▶ _EXTRACTED TEXT_
╭──

Newsletters

November Newsletter

The IETF DTN Working group is meeting next Friday, 11 November, at 0700-0900 EDT.

Remote registration for a single day is $125 ($50 for students). You may register here.

The agenda for this meeting is:

  • Admin, Chairs, 10 mins.
  • Charter and Milestone Overview and Discussion, 20 mins.
    • DTN Chairs
  • BPv7 Types Registry Extension, 15 mins.
    • Brian Sipos
  • BPv7 Wireshark Dissector Review and Demonstration, 10 mins
    • Brian Sipos
  • BPSec COSE Security Context Status, 10mins
    • Brian Sipos
  • BPSec Policy Best Practices and Demonstration, 15 mins
    • Sarah Heiner
  • Asynchronous Management Architecture Updates, 15 mins
    • Emery Annis
  • Challenged Network Management Tooling, 10 mins
    • Sarah Helble
  • Any other business / Open Mic, 15 mins

This meeting (and upcoming ones) are our opportunity to express the requirements / needs of the space community to IETF as they evolve the commercial DTN standards. The Consultative Committee for Space Data Systems (CCSDS) often seeks to profile the commercial standards for use in space and strives for interoperability with them. Ensuring that the IETF standards can accommodate the needs of the space community is critical to advancing the status and interoperability of the systems that will form the Solar System Internet (SSI).

October Newsletter

IPNSIG Library Announcement 

Ginny Spicer, IPNSIG Technical Documentation Working Group Member

Part of the IPNSIG’s mission to expand networking to interplanetary space is to promote DTN technology and facilitate its maturation. It is this mission that has led the IPNSIG Technical Documentation Working Group (TDWG) to create a technical documentation library. We are pleased to announce the IPNSIG Library and share it with you for perusal, research, and inspiration. I recently spoke to two of our IPNSIG board members, Vint Cerf and Scott Burleigh (Technical Documentation Working Group Lead), about the reasoning behind this library and the vision for its future.

[Video embed below]

Visit the IPNSIG Library here: https://www.zotero.org/groups/2726293/ipnsig_technical_documentation_working_group_ipnsig_td_wg/collections/Z9DUXUY8 

This project advances access to relevant technical information for everyone involved in interplanetary or terrestrial DTN. We have gathered references to journal articles, conference papers, video presentations, books, blog posts, and more. From ant colony optimization to the ZebraNet, resources are searchable, organized, tagged, and given proper attribution. 

The library is hosted in Zotero™, which enables you to easily locate items of interest, generate citations, and copy sections of the library to your own reference manager. 

The IPNSIG Library currently has over 200 items related to the interplanetary networking initiative, the Solar System Internet, DTN security, and DTN protocol implementations. Resources include complete descriptions, language codes, and tags to help you find useful and relevant information easily. 

As new DTN research and implementations occur, we will add references to their documentation to the library so that everyone can benefit. If you find a new resource to add to the IPNSIG Library, please email the resource link to library@ipnsig.org.

╰──

▶ _INFORMATION SHOWN_
╭──

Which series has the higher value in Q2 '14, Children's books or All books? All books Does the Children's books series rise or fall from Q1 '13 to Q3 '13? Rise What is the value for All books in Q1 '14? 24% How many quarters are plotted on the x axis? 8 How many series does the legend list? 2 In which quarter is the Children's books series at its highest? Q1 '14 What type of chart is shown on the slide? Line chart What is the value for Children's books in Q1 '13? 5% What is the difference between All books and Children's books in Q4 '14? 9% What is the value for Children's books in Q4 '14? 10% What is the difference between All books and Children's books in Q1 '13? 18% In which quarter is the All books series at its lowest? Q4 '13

╰──

▶ _WORK TO COMPLETE_
**A)** Summarize the IPNSIG newsletters in two sentences.
**B)** Do these statements agree with the IPNSIG newsletters? Answer yes or no for each and quote the words that decide it.
(i) Students pay $50 for a single day of remote registration.
(ii) The IPNSIG Library is hosted in Zotero.
(iii) The IPNSIG Library currently has fewer than 100 items.
**C)** Transcribe the part of the IPNSIG newsletters from "Newsletters" up to and including "may register here.".

▶ _ANSWERS_
**A)** The IETF DTN Working Group meets on Friday, 11 November, from 0700 to 0900 EDT, with an agenda that covers the charter, BPv7, BPSec, and network management, and the meeting gives the space community a chance to express its needs to IETF as it evolves the commercial DTN standards. The IPNSIG Technical Documentation Working Group has also announced the IPNSIG Library, which is hosted in Zotero and currently holds over 200 items on the interplanetary networking initiative, the Solar System Internet, DTN security, and DTN protocol implementations.

**B)**
(i) Yes: "Remote registration for a single day is $125 ($50 for students)."
(ii) Yes: "The library is hosted in Zotero™"
(iii) No: "The IPNSIG Library currently has over 200 items"

**C)**
Newsletters

November Newsletter

The IETF DTN Working group is meeting next Friday, 11 November, at 0700-0900 EDT.

Remote registration for a single day is $125 ($50 for students). You may register here.